BEGIN
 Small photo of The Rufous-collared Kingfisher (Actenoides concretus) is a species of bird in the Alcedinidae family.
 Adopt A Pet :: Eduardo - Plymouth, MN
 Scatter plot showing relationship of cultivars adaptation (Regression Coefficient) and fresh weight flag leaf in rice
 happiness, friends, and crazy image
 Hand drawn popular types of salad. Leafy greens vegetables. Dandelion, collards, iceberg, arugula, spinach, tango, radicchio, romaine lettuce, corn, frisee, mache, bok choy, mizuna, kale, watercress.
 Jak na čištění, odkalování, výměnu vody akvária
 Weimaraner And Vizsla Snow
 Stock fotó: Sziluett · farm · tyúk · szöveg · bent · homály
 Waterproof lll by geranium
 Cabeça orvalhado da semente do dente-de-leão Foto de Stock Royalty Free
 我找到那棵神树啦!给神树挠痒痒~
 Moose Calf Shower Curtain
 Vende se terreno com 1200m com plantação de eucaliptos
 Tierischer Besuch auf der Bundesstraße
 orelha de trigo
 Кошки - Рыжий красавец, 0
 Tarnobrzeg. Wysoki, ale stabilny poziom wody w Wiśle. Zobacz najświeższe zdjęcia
END
## [WHAT YOU NEED TO DO]
Nothing in the listing should change; repeat it in full.

## [TASK ANSWER]
 Small photo of The Rufous-collared Kingfisher (Actenoides concretus) is a species of bird in the Alcedinidae family.
 Adopt A Pet :: Eduardo - Plymouth, MN
 Scatter plot showing relationship of cultivars adaptation (Regression Coefficient) and fresh weight flag leaf in rice
 happiness, friends, and crazy image
 Hand drawn popular types of salad. Leafy greens vegetables. Dandelion, collards, iceberg, arugula, spinach, tango, radicchio, romaine lettuce, corn, frisee, mache, bok choy, mizuna, kale, watercress.
 Jak na čištění, odkalování, výměnu vody akvária
 Weimaraner And Vizsla Snow
 Stock fotó: Sziluett · farm · tyúk · szöveg · bent · homály
 Waterproof lll by geranium
 Cabeça orvalhado da semente do dente-de-leão Foto de Stock Royalty Free
 我找到那棵神树啦!给神树挠痒痒~
 Moose Calf Shower Curtain
 Vende se terreno com 1200m com plantação de eucaliptos
 Tierischer Besuch auf der Bundesstraße
 orelha de trigo
 Кошки - Рыжий красавец, 0
 Tarnobrzeg. Wysoki, ale stabilny poziom wody w Wiśle. Zobacz najświeższe zdjęcia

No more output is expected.